# Problem to solve:
From the entries below, print exactly the span beginning with the line holding "Strawberry Watermelon Popsicles" and ending with the line holding "На художественного руководителя", endpoints included, and skip any pictures.

# Supplied material:
★ ★ ★
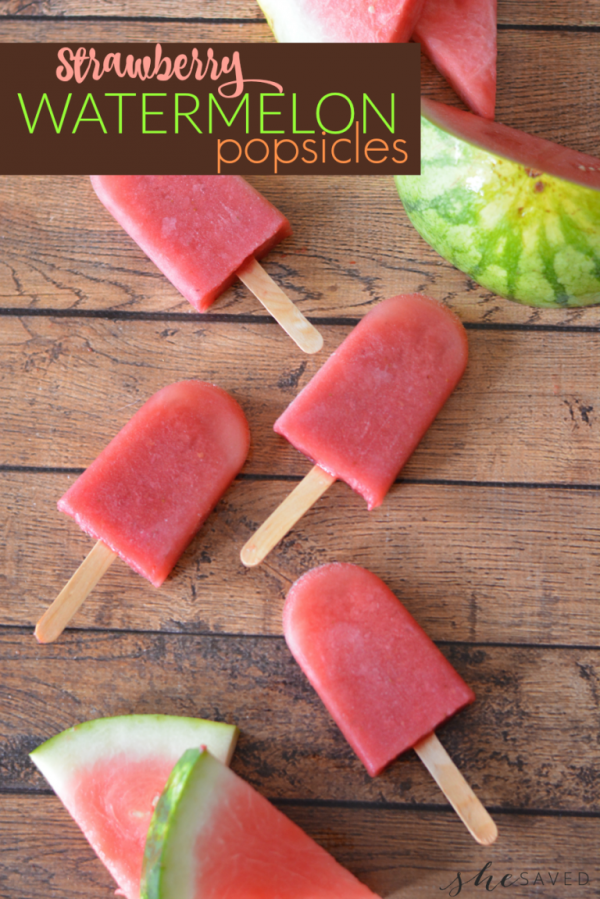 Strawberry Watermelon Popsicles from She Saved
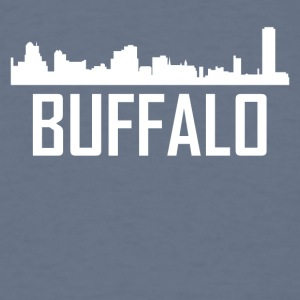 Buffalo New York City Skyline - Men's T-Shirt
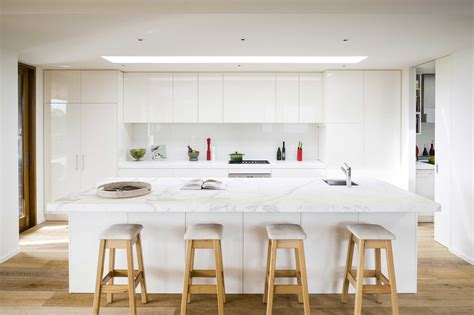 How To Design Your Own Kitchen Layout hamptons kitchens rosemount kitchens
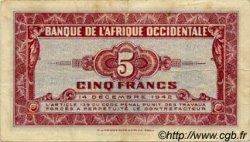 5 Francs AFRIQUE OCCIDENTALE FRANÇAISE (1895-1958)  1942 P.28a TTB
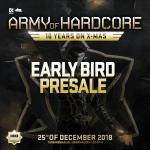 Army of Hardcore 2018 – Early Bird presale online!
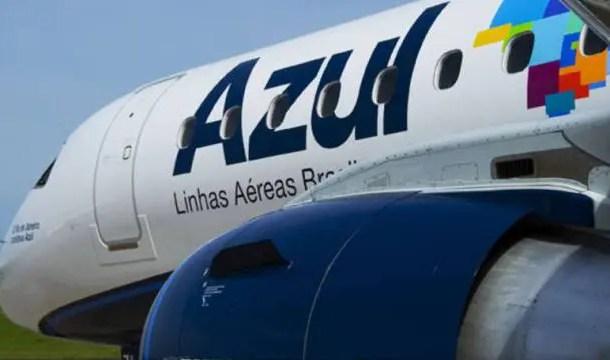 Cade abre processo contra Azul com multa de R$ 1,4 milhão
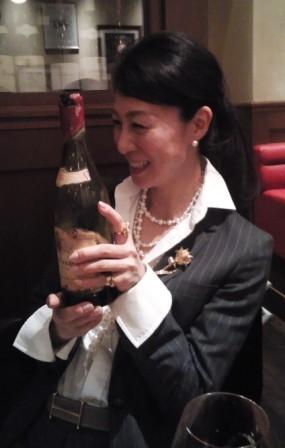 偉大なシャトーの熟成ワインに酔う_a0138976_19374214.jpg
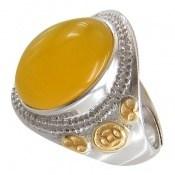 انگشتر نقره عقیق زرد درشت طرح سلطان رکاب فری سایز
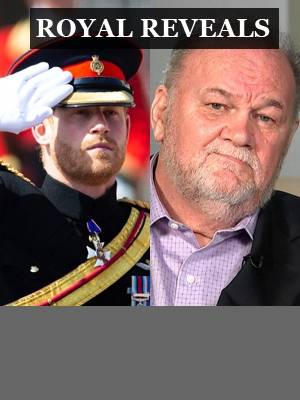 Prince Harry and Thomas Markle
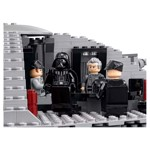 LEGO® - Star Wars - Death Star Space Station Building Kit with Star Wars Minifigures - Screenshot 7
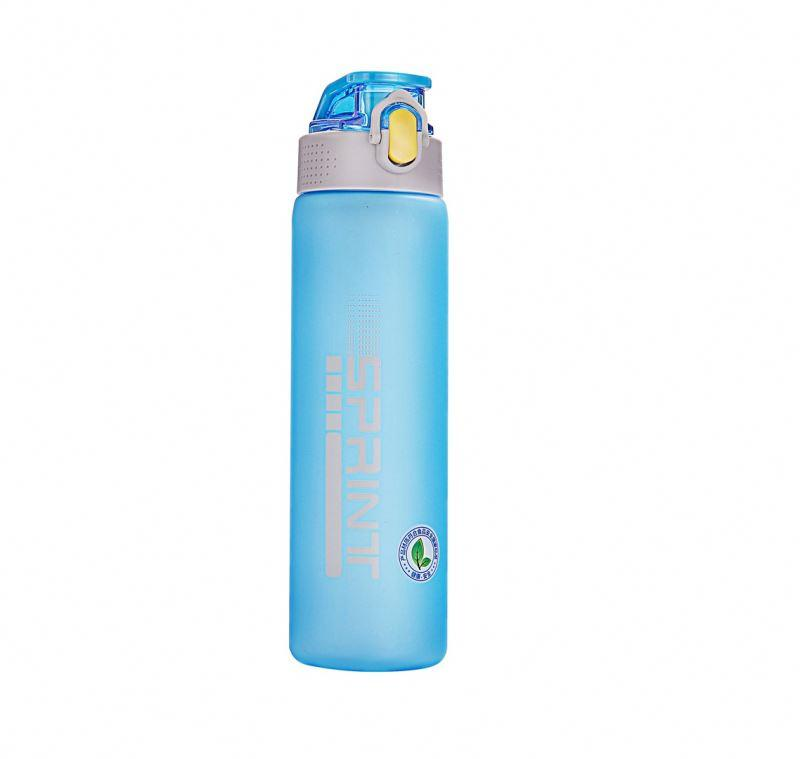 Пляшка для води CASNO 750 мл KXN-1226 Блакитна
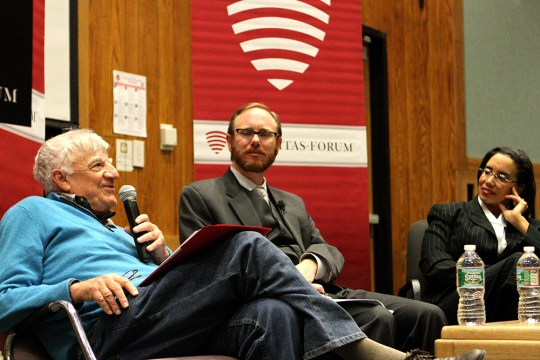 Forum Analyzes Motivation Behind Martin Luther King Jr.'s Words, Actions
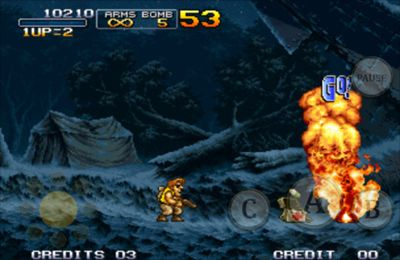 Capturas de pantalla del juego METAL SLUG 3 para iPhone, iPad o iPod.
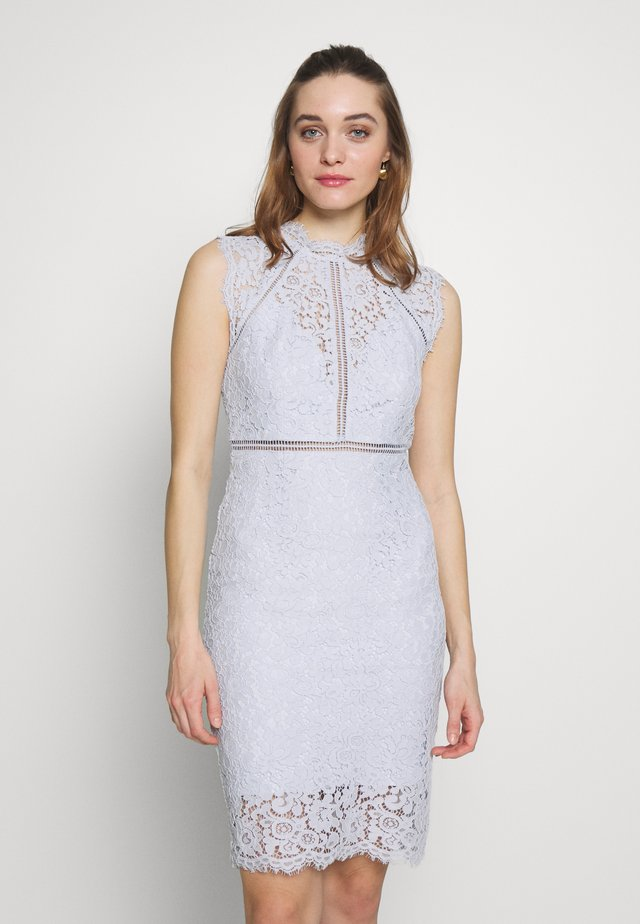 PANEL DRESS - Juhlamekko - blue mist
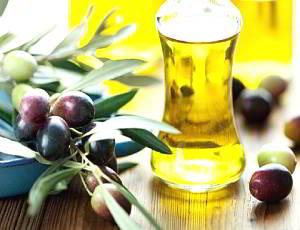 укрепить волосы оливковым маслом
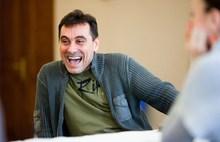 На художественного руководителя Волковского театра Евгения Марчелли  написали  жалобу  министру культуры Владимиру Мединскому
★ ★ ★
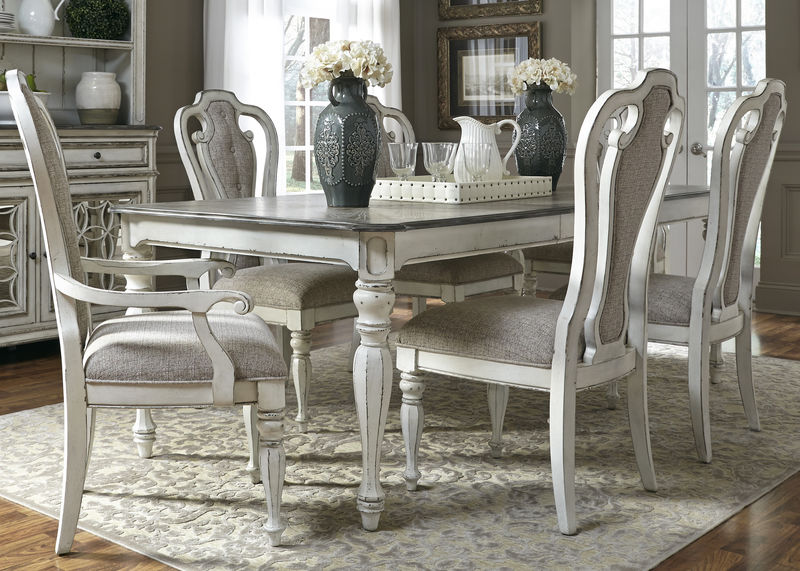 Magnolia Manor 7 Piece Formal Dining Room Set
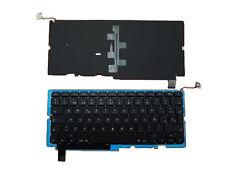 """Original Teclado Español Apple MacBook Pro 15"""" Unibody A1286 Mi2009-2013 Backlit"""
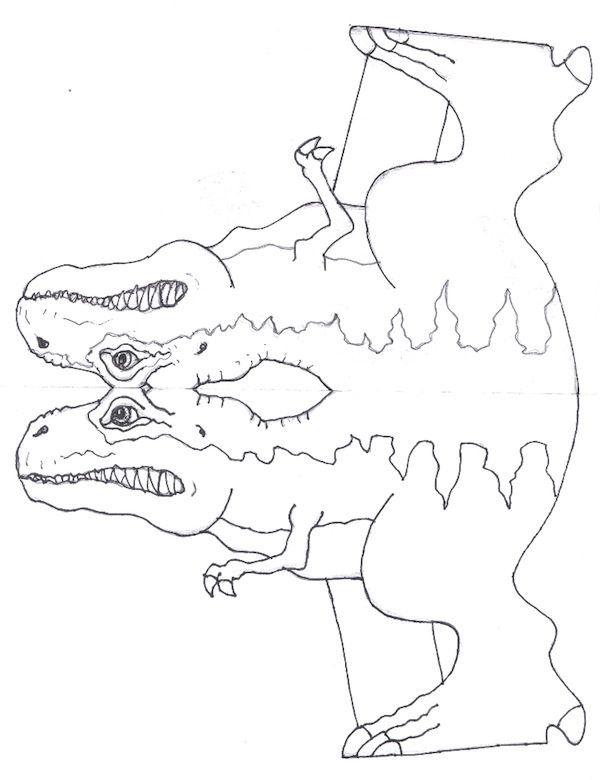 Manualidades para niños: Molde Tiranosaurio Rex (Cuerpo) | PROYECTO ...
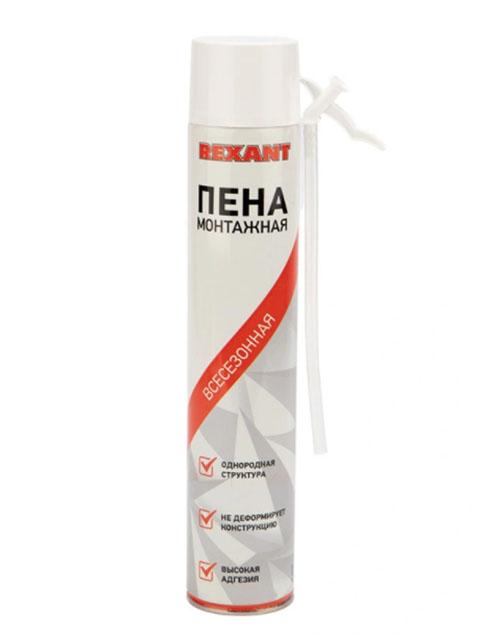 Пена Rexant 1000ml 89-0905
★ ★ ★
# Result for this exercise:
 Strawberry Watermelon Popsicles from She Saved
 Buffalo New York City Skyline - Men's T-Shirt
 How To Design Your Own Kitchen Layout hamptons kitchens rosemount kitchens
 5 Francs AFRIQUE OCCIDENTALE FRANÇAISE (1895-1958)  1942 P.28a TTB
 Army of Hardcore 2018 – Early Bird presale online!
 Cade abre processo contra Azul com multa de R$ 1,4 milhão
 偉大なシャトーの熟成ワインに酔う_a0138976_19374214.jpg
 انگشتر نقره عقیق زرد درشت طرح سلطان رکاب فری سایز
 Prince Harry and Thomas Markle
 LEGO® - Star Wars - Death Star Space Station Building Kit with Star Wars Minifigures - Screenshot 7
 Пляшка для води CASNO 750 мл KXN-1226 Блакитна
 Forum Analyzes Motivation Behind Martin Luther King Jr.'s Words, Actions
 Capturas de pantalla del juego METAL SLUG 3 para iPhone, iPad o iPod.
 PANEL DRESS - Juhlamekko - blue mist
 укрепить волосы оливковым маслом
 На художественного руководителя Волковского театра Евгения Марчелли  написали  жалобу  министру культуры Владимиру Мединскому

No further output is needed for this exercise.